> **Tasks to carry out**
A – What are the sentences of the book review's first paragraph, listed one per line?
B – Can you extract the passage of the book review from "Only certain information" to "the pointless information.", word for word?

> **Source excerpt**
※ ※ ※

Finished this one after starting it around the time of the last book thread. It's presented as a series of vignettes focussed around boredom and everyday tedium. Though there are reoccurring characters and locations, there's not really any overarching plot (linear or otherwise). I didn't enjoy it as much as Infinite Jest. However, it had a much greater emotional impact on me.

Halfway through, a person giving a presentation to new employees at the IRS says:

    Only certain information is good... Your job, in a sense, with each file is to separate the valuable, pertinent information from the pointless information.

In some ways, I feel like this is an analogy for reading this book. There is a significant amount of writing in it that seems pointless. Not to an overwhelming degree, but its certainly a theme. Thing such as dense, textbook-esque explanations of tax procedure. Or an entire chapter made up of fragmented conversations, until one of them reaches an important point and its suddenly thrust into full focus. You could argue that it was the same for in Infinite Jest, but there that sort of stuff was usually relegated to the end notes. Here it's slap bang in the middle of the text.

※ ※ ※

> **Record excerpts**
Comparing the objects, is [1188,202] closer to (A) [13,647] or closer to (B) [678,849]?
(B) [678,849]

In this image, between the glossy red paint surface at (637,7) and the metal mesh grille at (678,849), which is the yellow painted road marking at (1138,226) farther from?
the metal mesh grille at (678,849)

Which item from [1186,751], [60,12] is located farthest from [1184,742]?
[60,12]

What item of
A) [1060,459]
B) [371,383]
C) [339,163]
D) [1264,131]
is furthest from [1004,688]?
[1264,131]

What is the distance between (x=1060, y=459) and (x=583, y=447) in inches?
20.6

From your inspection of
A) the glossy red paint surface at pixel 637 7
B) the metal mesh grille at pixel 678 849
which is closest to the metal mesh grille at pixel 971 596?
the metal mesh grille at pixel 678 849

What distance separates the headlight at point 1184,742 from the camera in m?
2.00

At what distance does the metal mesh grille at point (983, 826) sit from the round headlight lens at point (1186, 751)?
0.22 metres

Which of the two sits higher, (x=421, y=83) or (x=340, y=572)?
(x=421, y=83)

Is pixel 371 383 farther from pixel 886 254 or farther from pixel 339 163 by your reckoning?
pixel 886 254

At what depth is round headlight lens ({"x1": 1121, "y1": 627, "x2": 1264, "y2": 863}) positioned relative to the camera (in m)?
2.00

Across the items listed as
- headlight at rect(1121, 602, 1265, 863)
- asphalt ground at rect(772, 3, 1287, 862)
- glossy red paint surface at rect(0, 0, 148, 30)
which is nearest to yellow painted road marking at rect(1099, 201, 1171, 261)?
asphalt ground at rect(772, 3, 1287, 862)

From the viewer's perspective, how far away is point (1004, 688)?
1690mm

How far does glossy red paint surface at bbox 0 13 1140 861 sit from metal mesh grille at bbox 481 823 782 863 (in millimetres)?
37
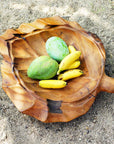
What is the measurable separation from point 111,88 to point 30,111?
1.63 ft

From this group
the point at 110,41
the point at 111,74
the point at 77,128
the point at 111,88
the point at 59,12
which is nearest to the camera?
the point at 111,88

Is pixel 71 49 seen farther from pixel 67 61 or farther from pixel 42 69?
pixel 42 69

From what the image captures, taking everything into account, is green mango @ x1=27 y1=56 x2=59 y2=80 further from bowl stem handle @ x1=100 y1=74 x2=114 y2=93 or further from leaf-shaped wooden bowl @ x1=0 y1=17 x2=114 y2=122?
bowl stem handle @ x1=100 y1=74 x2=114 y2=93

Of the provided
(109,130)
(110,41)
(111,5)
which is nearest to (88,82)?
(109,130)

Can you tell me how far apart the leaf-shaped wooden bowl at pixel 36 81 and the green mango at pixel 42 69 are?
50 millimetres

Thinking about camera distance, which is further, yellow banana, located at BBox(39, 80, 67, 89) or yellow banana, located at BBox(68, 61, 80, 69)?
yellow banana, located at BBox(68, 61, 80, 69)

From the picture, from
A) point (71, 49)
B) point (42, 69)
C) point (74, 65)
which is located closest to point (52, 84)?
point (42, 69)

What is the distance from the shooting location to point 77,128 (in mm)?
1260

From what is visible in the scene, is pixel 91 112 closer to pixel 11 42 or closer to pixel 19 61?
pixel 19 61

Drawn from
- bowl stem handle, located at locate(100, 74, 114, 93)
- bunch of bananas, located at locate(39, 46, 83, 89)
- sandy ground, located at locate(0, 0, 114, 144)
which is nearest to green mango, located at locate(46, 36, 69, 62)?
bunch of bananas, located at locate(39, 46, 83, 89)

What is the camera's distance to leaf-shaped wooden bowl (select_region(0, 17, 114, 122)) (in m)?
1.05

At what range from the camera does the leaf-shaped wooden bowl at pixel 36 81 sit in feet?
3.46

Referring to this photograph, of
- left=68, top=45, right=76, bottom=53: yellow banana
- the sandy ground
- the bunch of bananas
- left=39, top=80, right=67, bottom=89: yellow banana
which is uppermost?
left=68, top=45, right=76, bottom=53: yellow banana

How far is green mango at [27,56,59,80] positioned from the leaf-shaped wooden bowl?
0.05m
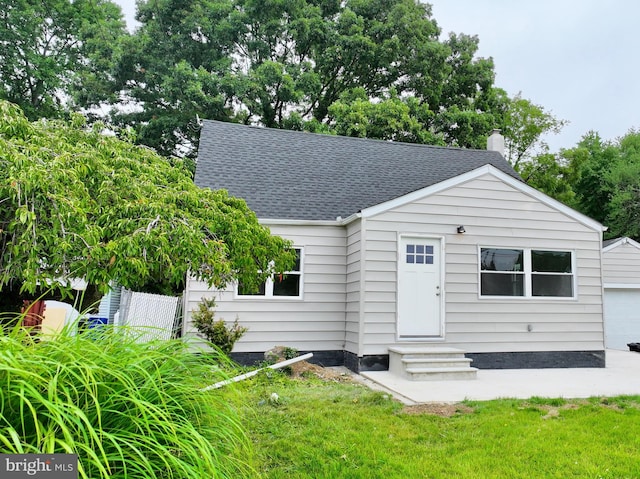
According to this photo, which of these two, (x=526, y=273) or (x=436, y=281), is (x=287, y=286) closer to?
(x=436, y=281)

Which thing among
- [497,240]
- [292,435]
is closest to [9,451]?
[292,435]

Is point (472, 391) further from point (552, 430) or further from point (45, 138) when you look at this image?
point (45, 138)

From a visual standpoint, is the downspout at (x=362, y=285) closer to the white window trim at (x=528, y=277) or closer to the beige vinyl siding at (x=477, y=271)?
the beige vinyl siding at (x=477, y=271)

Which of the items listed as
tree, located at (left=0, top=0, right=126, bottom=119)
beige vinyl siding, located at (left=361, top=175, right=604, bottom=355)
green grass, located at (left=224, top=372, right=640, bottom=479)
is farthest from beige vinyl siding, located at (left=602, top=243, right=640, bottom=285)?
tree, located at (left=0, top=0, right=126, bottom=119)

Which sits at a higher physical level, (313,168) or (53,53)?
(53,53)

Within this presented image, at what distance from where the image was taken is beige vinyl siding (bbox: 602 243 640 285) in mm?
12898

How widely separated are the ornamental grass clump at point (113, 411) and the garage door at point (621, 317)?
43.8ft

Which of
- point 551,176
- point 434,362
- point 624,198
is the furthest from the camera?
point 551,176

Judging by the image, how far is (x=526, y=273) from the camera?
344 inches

※ ※ ※

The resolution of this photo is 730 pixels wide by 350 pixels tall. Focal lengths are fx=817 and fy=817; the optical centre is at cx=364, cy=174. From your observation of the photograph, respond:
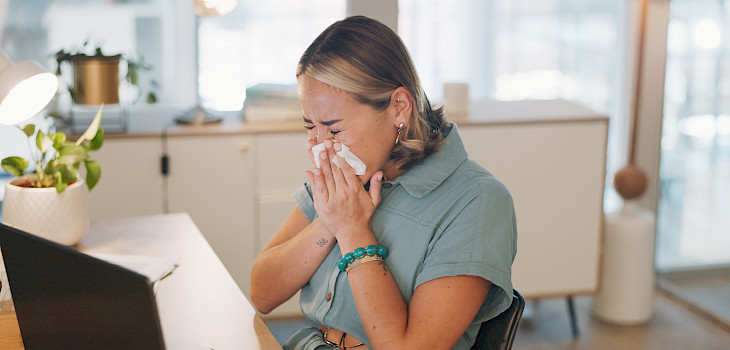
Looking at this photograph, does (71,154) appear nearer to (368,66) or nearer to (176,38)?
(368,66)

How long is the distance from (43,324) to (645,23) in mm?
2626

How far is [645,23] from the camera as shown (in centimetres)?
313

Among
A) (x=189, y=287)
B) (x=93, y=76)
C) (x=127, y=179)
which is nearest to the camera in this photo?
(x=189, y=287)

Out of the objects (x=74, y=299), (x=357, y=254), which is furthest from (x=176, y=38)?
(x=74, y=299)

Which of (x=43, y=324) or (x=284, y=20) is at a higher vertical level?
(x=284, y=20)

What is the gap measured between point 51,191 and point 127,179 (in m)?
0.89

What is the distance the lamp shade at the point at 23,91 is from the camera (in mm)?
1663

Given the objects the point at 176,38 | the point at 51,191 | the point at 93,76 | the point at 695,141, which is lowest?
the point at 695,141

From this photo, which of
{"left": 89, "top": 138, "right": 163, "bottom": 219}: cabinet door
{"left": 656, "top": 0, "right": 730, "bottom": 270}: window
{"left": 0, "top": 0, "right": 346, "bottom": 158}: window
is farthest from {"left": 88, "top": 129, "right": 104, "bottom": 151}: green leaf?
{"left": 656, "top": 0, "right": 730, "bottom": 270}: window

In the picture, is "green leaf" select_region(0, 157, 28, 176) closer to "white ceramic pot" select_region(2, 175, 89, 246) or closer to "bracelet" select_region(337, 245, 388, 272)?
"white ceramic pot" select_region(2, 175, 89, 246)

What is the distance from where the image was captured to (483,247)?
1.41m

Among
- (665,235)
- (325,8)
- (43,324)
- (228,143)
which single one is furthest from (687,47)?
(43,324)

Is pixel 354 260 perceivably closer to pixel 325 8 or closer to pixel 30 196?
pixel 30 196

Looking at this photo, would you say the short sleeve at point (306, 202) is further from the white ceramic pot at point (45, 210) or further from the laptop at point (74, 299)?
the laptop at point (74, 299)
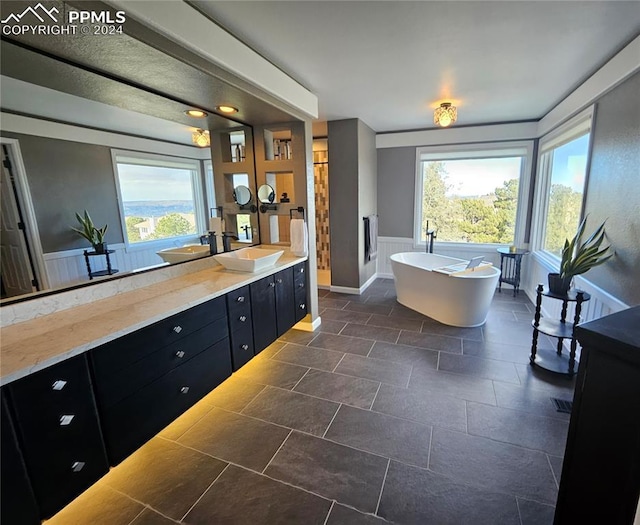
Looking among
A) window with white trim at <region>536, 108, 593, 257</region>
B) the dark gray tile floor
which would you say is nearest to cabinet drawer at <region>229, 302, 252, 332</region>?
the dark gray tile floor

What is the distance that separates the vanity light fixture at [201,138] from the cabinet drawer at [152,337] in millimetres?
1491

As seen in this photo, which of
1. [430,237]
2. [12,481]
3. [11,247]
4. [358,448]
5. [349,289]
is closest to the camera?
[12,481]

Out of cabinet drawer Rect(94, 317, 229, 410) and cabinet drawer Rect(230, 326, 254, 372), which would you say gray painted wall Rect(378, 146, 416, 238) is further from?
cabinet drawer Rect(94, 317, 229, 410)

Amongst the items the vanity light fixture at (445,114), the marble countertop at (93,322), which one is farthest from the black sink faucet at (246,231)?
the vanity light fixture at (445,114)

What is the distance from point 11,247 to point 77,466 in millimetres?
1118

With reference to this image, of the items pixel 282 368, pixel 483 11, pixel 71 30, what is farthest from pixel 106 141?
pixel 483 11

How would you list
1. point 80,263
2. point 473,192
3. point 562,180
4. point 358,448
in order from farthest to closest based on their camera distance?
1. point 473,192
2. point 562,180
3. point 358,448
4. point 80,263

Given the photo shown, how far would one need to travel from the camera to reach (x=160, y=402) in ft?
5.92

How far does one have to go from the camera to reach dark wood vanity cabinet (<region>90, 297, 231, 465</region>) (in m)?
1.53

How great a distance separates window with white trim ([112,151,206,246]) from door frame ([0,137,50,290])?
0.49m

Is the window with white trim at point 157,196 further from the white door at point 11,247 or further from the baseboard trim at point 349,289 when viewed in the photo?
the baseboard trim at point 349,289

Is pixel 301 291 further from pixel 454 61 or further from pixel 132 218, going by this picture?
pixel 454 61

※ ※ ※

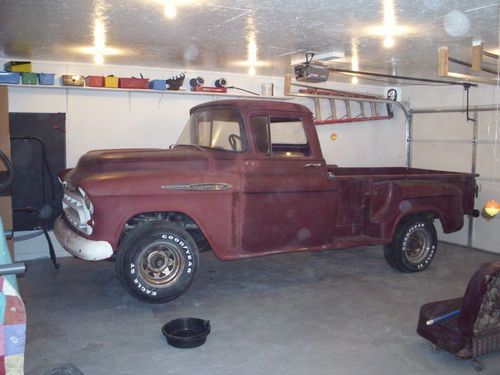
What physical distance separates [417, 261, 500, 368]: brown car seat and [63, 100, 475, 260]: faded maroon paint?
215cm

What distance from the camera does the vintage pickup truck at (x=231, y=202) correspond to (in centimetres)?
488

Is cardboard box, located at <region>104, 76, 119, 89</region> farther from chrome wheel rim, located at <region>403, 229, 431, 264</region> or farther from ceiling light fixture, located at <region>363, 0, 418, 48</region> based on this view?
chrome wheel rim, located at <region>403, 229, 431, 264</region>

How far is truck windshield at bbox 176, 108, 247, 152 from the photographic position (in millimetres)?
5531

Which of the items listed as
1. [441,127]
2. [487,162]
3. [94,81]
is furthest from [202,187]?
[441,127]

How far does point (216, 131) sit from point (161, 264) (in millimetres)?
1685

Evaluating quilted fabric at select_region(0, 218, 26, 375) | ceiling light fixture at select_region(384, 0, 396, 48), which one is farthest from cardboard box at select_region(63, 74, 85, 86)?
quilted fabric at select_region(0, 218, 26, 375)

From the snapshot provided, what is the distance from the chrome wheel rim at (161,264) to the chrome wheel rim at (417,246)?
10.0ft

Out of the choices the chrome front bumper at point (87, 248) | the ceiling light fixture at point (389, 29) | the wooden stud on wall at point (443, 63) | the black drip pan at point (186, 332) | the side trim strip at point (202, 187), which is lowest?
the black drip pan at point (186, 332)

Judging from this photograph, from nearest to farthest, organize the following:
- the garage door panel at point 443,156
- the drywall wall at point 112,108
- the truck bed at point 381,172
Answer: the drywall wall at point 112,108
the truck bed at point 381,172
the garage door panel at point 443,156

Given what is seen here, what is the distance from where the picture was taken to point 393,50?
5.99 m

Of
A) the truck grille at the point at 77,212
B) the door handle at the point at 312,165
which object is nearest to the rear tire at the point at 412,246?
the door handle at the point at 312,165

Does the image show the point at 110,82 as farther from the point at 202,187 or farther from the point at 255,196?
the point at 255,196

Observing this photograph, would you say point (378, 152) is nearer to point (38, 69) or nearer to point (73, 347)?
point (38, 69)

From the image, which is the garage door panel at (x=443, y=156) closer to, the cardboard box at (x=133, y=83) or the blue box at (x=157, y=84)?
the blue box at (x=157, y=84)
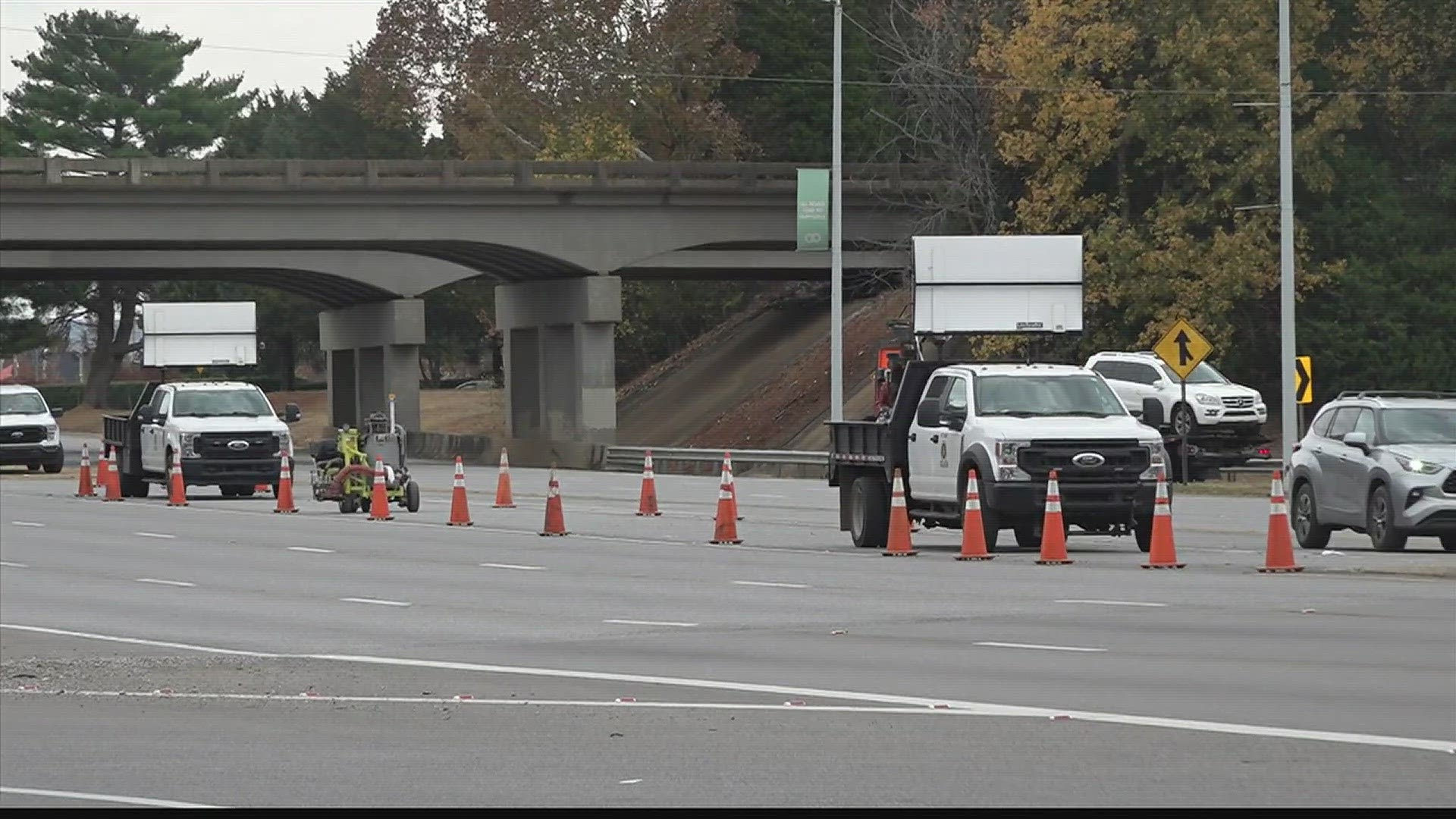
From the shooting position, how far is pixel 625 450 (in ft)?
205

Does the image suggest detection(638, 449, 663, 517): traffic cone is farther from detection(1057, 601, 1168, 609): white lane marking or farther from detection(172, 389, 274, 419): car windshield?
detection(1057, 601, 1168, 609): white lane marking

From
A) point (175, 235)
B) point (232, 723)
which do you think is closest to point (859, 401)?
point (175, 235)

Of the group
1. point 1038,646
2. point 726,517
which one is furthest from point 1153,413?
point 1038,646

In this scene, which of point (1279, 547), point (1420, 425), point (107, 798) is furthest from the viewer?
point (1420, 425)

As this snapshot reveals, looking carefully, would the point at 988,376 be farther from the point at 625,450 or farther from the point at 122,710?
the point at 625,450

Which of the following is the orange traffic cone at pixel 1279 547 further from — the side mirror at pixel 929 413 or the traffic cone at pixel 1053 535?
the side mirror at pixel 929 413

※ ※ ※

> **Solutions to the problems**
A –
Finished this one after starting it around the time of the last book thread.
It's presented as a series of vignettes focussed around boredom and everyday tedium.
Though there are reoccurring characters and locations, there's not really any overarching plot (linear or otherwise).
I didn't enjoy it as much as Infinite Jest.
However, it had a much greater emotional impact on me.

B –
Only certain information is good... Your job, in a sense, with each file is to separate the valuable, pertinent information from the pointless information.